> DO THIS:
Scale the items from the line with "Approximately how far" up to and including the final line of the items, writing out every line. Leave everything unchanged except the numbers in the answers (the distance and the coordinates), which you multiply by 1.5 and round to whole numbers, with halves rounded up.

**** RECORDS SUPPLIED ****

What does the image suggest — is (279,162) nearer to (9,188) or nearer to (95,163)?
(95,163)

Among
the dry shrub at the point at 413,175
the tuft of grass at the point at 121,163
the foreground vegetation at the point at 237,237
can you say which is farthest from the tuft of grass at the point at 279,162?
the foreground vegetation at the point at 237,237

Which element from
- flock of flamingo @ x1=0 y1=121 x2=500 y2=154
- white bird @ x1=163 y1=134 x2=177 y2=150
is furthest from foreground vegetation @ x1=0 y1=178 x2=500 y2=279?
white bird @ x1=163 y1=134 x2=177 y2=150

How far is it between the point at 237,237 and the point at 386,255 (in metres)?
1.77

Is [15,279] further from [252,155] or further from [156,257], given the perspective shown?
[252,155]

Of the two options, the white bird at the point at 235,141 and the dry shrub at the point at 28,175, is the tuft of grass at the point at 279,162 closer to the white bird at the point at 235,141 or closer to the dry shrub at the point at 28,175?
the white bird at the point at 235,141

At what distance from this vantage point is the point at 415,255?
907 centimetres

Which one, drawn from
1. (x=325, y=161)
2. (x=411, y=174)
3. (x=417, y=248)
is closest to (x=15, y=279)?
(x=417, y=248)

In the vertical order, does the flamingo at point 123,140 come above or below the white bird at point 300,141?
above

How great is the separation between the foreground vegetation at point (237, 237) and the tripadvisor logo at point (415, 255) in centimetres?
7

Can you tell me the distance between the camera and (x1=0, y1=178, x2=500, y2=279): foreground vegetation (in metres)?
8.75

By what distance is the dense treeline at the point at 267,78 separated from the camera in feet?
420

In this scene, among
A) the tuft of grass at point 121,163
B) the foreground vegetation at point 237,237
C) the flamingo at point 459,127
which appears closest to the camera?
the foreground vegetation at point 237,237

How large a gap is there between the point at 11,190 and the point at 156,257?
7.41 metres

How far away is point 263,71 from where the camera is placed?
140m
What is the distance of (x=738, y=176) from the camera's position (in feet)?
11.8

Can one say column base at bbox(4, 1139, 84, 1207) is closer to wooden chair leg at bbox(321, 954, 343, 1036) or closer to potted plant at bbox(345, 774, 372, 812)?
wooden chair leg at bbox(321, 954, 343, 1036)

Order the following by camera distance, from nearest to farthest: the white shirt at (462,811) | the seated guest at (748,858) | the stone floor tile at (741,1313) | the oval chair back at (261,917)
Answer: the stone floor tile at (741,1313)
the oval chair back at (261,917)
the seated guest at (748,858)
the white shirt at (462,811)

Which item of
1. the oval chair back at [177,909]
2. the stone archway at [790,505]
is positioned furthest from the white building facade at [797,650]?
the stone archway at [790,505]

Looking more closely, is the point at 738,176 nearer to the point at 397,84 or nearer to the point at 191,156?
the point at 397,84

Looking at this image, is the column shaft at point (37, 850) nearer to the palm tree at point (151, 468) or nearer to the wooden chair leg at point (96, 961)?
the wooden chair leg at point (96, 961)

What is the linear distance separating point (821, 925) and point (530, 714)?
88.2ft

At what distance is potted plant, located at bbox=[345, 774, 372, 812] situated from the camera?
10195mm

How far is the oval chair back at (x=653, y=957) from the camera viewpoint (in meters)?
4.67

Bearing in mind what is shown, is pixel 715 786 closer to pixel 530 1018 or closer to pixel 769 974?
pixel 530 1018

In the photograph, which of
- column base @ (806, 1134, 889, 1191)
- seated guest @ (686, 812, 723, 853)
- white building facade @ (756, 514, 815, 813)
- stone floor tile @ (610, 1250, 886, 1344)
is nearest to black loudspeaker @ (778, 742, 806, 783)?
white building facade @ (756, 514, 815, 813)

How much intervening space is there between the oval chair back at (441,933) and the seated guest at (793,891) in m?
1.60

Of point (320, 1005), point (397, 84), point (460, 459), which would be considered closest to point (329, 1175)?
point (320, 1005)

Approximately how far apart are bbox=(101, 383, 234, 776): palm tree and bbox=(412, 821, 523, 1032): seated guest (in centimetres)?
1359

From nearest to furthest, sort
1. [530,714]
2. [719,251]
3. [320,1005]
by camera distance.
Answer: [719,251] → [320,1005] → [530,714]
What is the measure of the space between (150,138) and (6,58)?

****

> SOLUTION:
Approximately how far apart are bbox=(101, 383, 234, 776): palm tree and bbox=(412, 821, 523, 1032): seated guest (in centimetres)?
2039

From nearest to furthest, sort
1. [530,714]
2. [719,251]
3. [320,1005]
by camera distance.
Answer: [1079,377] → [480,1508] → [795,1071]
What is the measure of the space between (150,138) and (6,58)?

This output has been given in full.